Time: 45 min
Students will be able to:
- Discuss media and the use of retouching
- Recognize that the images seen in magazines do not always reflect reality
1. During Introduction to New Material, assess students’ reaction to the video as well as their list of changes made to the image, to see if they were able to understand the differences between the two images as well as develop thoughtful ideas about the topic of self-esteem and media.
2. During the Guided Practice, listen to class discussion to see if students are able to develop their ideas about skin, beauty, and media through sharing their thoughts and opinions.
1. Ask students if they read any magazines. What do the ads usually portray? What do the models usually look like? Their skin?
2. Tell students that they are going to learn the secret to their beautiful skin today.
Introduction to new material
Materials: Computer and projector, “Dodge and Burn” YouTube video, paper, pencils
1. Explain they are going to watch a video that reveals one of the secrets to beautiful skin the models have in magazines.
2. Play “Dodge and Burn” YouTube video.
3. After video is “over,” ask students for their immediate reactions.
4. Watch the video again, but this time s/he wants them to make a list of all the different things that have changed in the image.
5. Play “Dodge and Burn” YouTube video again.
6. Ask students to list some of the things they wrote on their papers.
7. Ask follow-up questions:
a.

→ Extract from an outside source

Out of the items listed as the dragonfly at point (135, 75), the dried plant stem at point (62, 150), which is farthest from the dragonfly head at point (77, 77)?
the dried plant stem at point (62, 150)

Do the images we see in magazines and on commercials portray reality?
b. How do they think this affects teens?
c. If you saw the original image in a magazine, would they have noticed all the things that were changed?
Materials: Paper, pencils
1. Pass out paper or tells students to take out notebooks.
2. Explain the next exercise:
a. Give students a theme or question.
b. Students will write down what first comes to mind on their papers. No thinking. Just write what comes to mind first. They will have a minute for each question (Use a stopwatch or clock for this). They should be writing the whole time. What they write can be sentences, words—whatever comes to their minds first.
a. What is beauty?
b. How are teens with acne/pimples treated?
c. What’s the first thing you think when you get a pimple? If you have never gotten a pimple, how do you feel knowing you are probably going to start getting them soon?
d. How do models in magazines and commercials affect teens?
e. What makes a good person?
4. After the exercise, ask students to take a minute to look over their answers.
5. Go through each question and asks for volunteers to share what they wrote and explain why they wrote that.
a. If students are unresponsive, share your ideas on the question to get the discussion started.
b. Point out that beauty does not always have to be skin deep. What other ways people can define beauty?
Materials: Paper, pencils/pens, envelopes, plastic/paper grocery bag
1. Tell students they are going to take five minutes to write a reflection. They should make sure NOT to put their names on it.
a. Have they ever bullied anyone because of their skin? The way they looked? What are the things that make them feel not beautiful or handsome? Do they feel bad when they look at their skin? Why? Do they think their skin is too rough? Too dark? Too pale? Did magazines ever make them feel like they weren’t beautiful?
2. After the activity is over, tell students to take their paper and crumple it up. They are going to take these negative feelings and get rid of them.
3. Go around with a bag and has each student throw their paper in the bag.
a. IMPORTANT: Make sure to throw the papers away from the classroom so other students cannot find and look at them after class is over.
4. After all the paper is tossed, take all that negative energy and fill it up with positive energy. Tell students to take out another piece of paper and answer these three questions for the next five minutes:
a. Why am I beautiful?
b. What makes me a good person?
c. What did I learn today?
5. After about five minutes, hand out envelopes and tells them to put their reflections in the envelope. When they get that huge pimple that makes them want to hide, when they feel like they will never look like the models in magazines, or when they just need to feel good, they should open this envelope to remind themselves.
6. Students put reflections in envelopes and seal them.
Materials: Stickers (optional)
1. Ask students some closing questions:
a. “Who can get acne?”
i. “Does it have to do with being dirty?”
b. “What are symptoms of acne?”
2. Give student stickers for when they answer correctly.